__TEXT SEGMENT__:
***
To start the DNS configuration program, make sure you have the NAMED service running and that system-conf-g-bind is installed. If they are not installed, as root run
yum install system-config-bind bind
chkconfig --levels 235 named on
To start the BIND configuration program, locate and click on the icon for Domain Name System or as root run
system-config-bind
You may see a message "No BIND configuration was found. Installing the initial default configuration." Click OK

CREATE FORWARD ZONE
Ensure the entry for DNS Server is selected and click New icon and choose Zone from the pop up list.

The New Zone window appears.

1. Inside of the Origin option group:
-For class IN Internet and click OK
-For Origin Type choose Forward and click OK
-Enter the name of your domain (example.com.). Remember the trailing period. If you don't a window will appear letting you know that the period has been appended for you.

2. Inside of Zone Type
-Choose Master and click OK
3. Zone Authority Information for the zone that was just created is now displayed
-Check to make the Authoritative Name Server and the Responsible Person E-Mail Address information is correct.
-The default settings for the other items are fine. Click OK.

CREATE REVERSE ZONE
Ensure the entry for DNS Server is selected and click New icon and choose Zone from the pop up list.

The New Zone windows appears.

1. Inside of the Origin option group select:
-For Class IN Internet and click OK
-For Origin Type choose IPV4 Reverse
-Enter the first octet of your network range (i.e. the 192 in 192.168.0.x) and click Add
-Repeat the above steps for the second and third octets
2. Inside of Zone Type
-Choose Master and click OK
3. Zone Authority Information for the zone that was just created is now displayed
-Check to make the Authoritative Name Server and the Responsible Person E-Mail Address information is correct.
***
__GIVEN INFORMATION__:
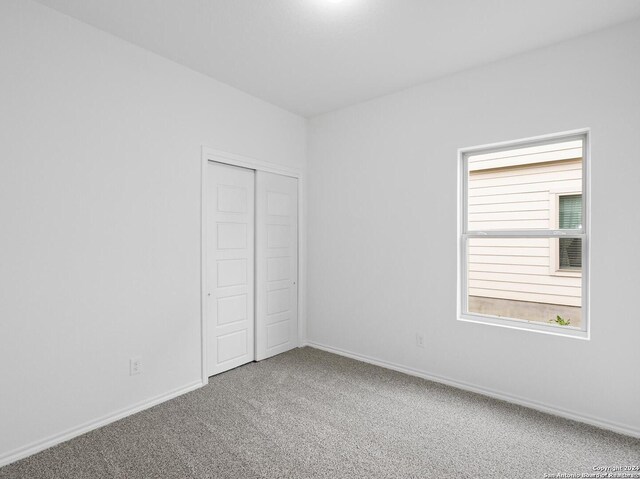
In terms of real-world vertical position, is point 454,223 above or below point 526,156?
below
***
__PROBLEM TO WORK ON__: Reproduce the passage of the DNS configuration guide from "The New Zone window appears." up to and including "appended for you.". The data that comes after the DNS configuration guide has no connection to it.

__SOLUTION TO THIS EXERCISE__:
The New Zone window appears.

1. Inside of the Origin option group:
-For class IN Internet and click OK
-For Origin Type choose Forward and click OK
-Enter the name of your domain (example.com.). Remember the trailing period. If you don't a window will appear letting you know that the period has been appended for you.